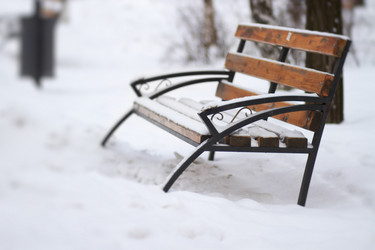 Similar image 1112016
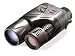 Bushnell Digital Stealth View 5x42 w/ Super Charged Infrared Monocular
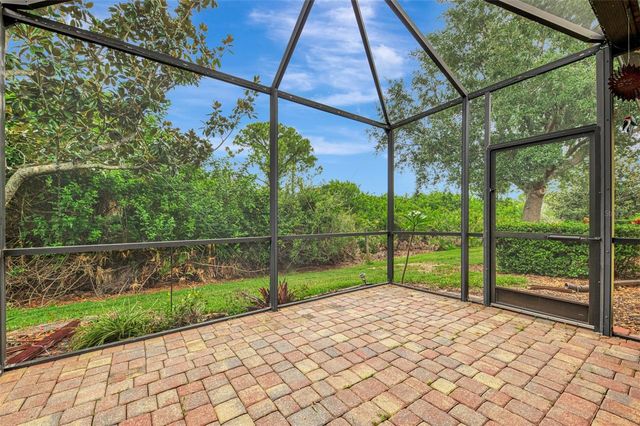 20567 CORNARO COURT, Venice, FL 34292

--

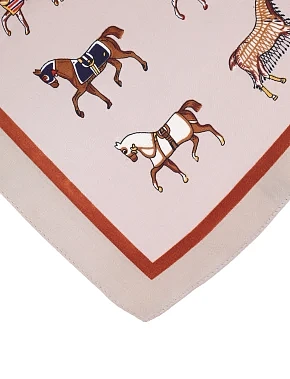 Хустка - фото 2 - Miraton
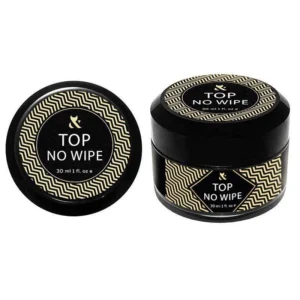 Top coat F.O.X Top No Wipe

◆ How to complete this task ◆
The reply should hold the entries above from the line with "Similar image 1112016" to the line with "20567 CORNARO COURT, Venice, FL 34292", duplicated exactly, pictures excluded.

◆ Output of the task ◆
 Similar image 1112016
 Bushnell Digital Stealth View 5x42 w/ Super Charged Infrared Monocular
 20567 CORNARO COURT, Venice, FL 34292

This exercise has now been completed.